Lt. George A. Sheckells was transferred to the States on 20 September 1944 per Paragraph 5 Special Order Number 233, Headquarters Base Section Number 2, Services of Supply, China Burma India (CBI) APO 465 c/o Postmaster, New York dated 20 September 1944. On 20 August 1944 Lt Handley was sent on Detached Service to Headquarters, Air Service Command (ASC) United States Army Air Forces (USAAF), CBI Calcutta for the purpose of supervising the de-linking and regrading of over fifteen million rounds of .50 cal ammunition. At the present date, he is still engaged at this task. In Noverber 1944 two detachments of twenty-five enlisted men each were sent on Detached Service to the Northern Air Service Area Command, CBI to aid in the reloading of ammunition for shipment over the Hump. Also in the month of November the 769th Chemical Depot Company (Aviation) was attached to the Company for quarters and rations.
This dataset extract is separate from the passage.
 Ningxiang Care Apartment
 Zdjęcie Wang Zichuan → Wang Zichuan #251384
For the first five months in Kharagpur, the housing conditions of the men including quarters, mess, day room, and recreation were poor. During the Monsoons they might even be termed miserable. The mess hall or kitchen was inadequately screened with salvaged mosquito netting as regular issue screening was not available. The drainage system was poor and the latrines were filled with water constantly by the Monsoons. Everything possible was done to better this situation as quickly as possible but other construction work on the base had priority. Outside recreation facilities were negligible. The Base Theatre was the main source of entertainment as well as baseball and softball. In September the Company moved to its present location which includes permanent barracks and mess hall, electric lighting system, day room Chapel and Post Exchange. A Non-Com's Club was formed and was attractively decorated by all the men. The day room is well furnished and has a large library, radio, writing tables, etc. The Chapel was fitted through the efforts of the Company Chaplain, Pfc Faison, and the Base Chaplain provided an organ. Services are held twice on Sunday and Bible classes meet three evenings a week. Attendance is excellent. The Company entered a ball club in the Service Group League which made a good showing. Also the crack basketball team has entered the Base League. Intra company sports consist of basketball, touch football, ping pong and Sunday hard ball games. The morale at this date is the highest since the Company has been in India.
31 December 1944 saw the company operating efficiently from an administrative as well as from an operational standpoint.